Perhaps this is because the site (and for a long time, its literal design and user interface) predates the social media age. Perhaps it’s because the core feature of Reddit is sharing a hyperlink, pushing curious people outside of a walled garden to other parts of the internet, as opposed to platform-native videos and pictures. Perhaps it’s because the site is structured around shared interests, instead of individual cults of personality. Perhaps it’s because the community moderators are participants in the subreddits that they moderate.
I guess another way to put it is like this: I can see the twisted appeal of using generative AI for tedious work like email writing, and asset generation, and content creation. But I cannot find any significant upside to using that same tech to automate posting and commenting on Reddit.
"AI," to my mind, is more simply framed as a type of complex pattern-recognition software, rather than software that can draw new conclusions and deductions.
I think even the Cheezburger Network was quicker on the draw than Reddit.
More recently, “I saw something thing on Reddit” has been replaced by “I saw one TikTok” in the pantheon of lazy internet-culture coverage
I have no public opinion on the matter of whether certain search engines mondo-suck as compared to five or ten years ago.

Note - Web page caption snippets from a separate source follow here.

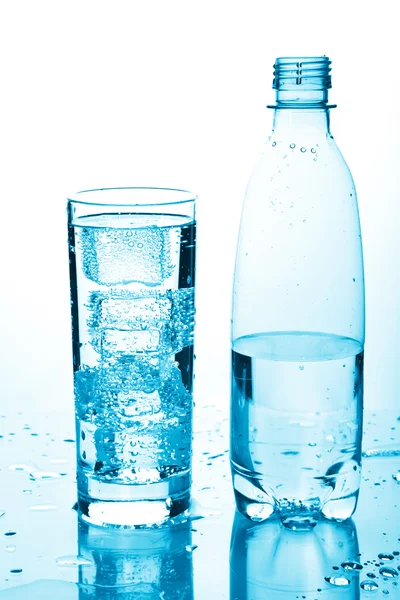 Bicchiere di acqua e bottiglia — Foto Stock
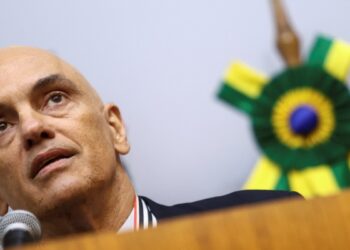 Juez ordena el cierre inmediato de red social X en Brasil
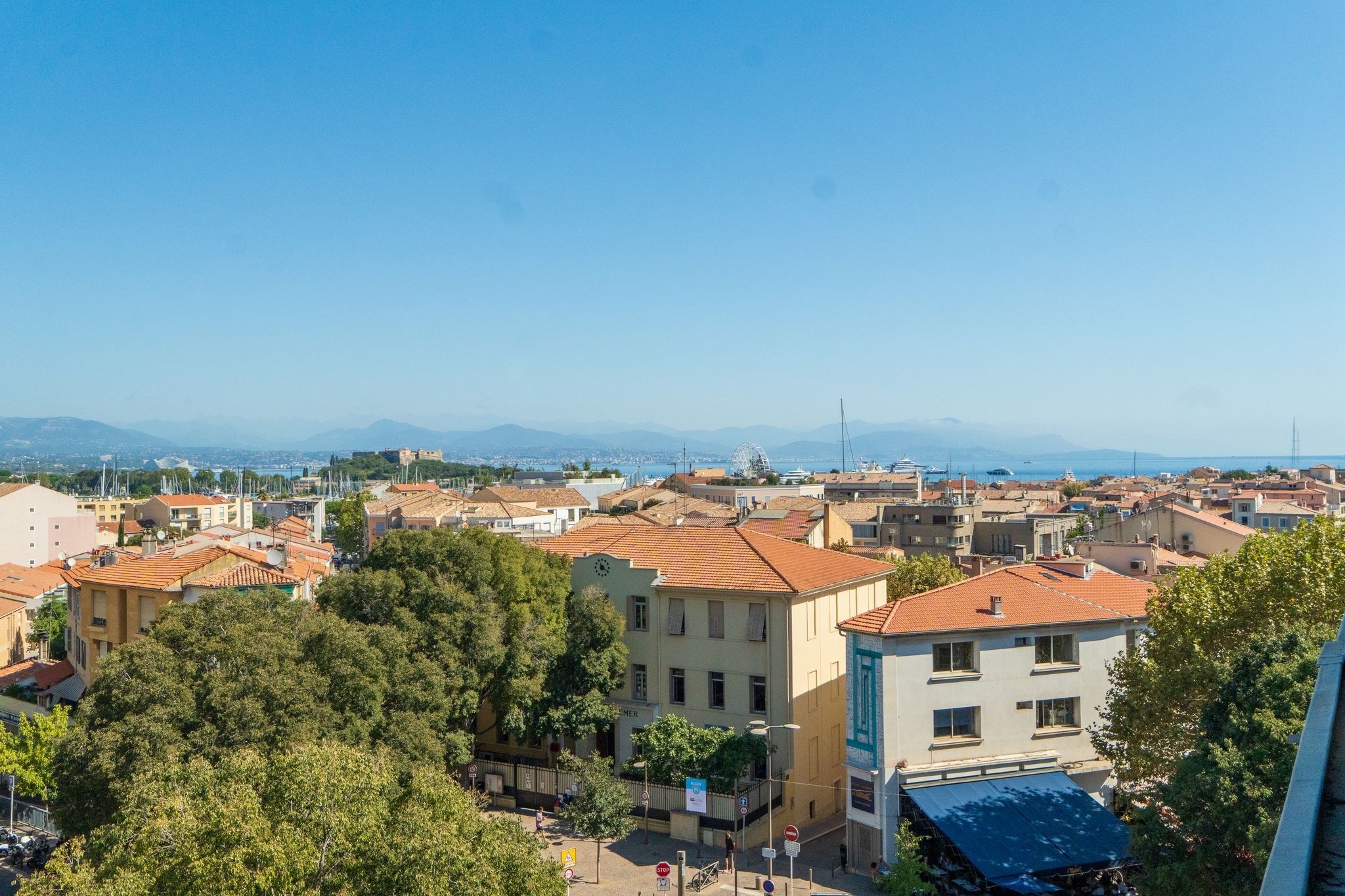  Antibes Old Town, renovated 83 sqm two bedroom top floor apartment - 物件實景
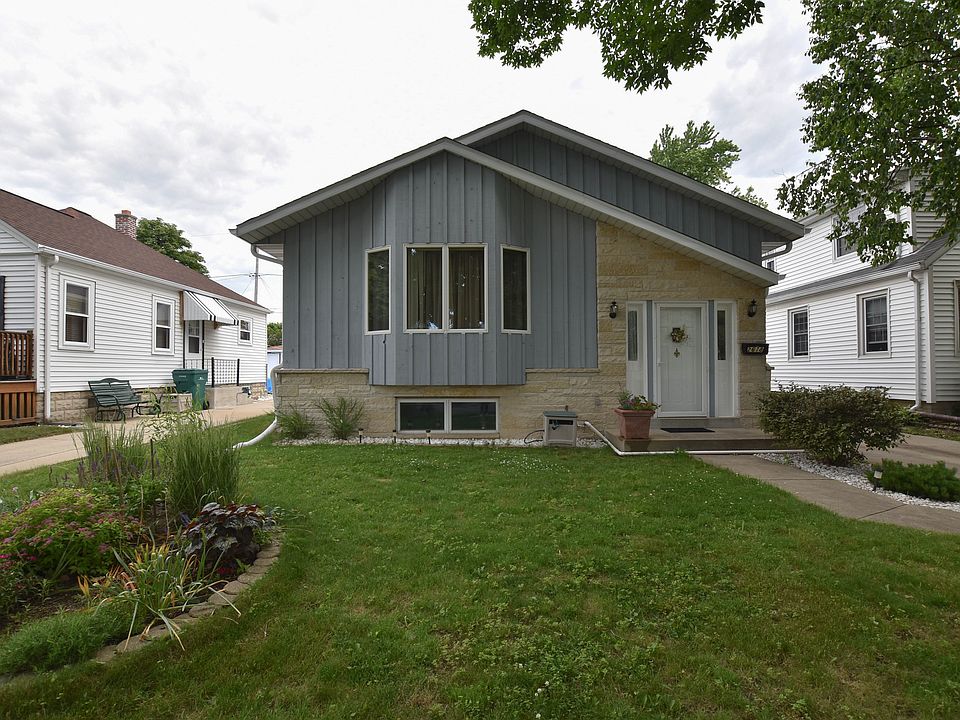 1st image of 2618 E Van Norman Ave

There are some obvious caveats that I will acknowledge here but that I don’t think undermine my larger point: 1) I have the privilege of not having to worry too much about recouping the cost of a couple drinks. Others do not. 2) Social media platforms elevate and profit from the work and culture of demographics underrepresented in more traditional forms of media. The line between fair exchange of services and exploitation is notably blurry here.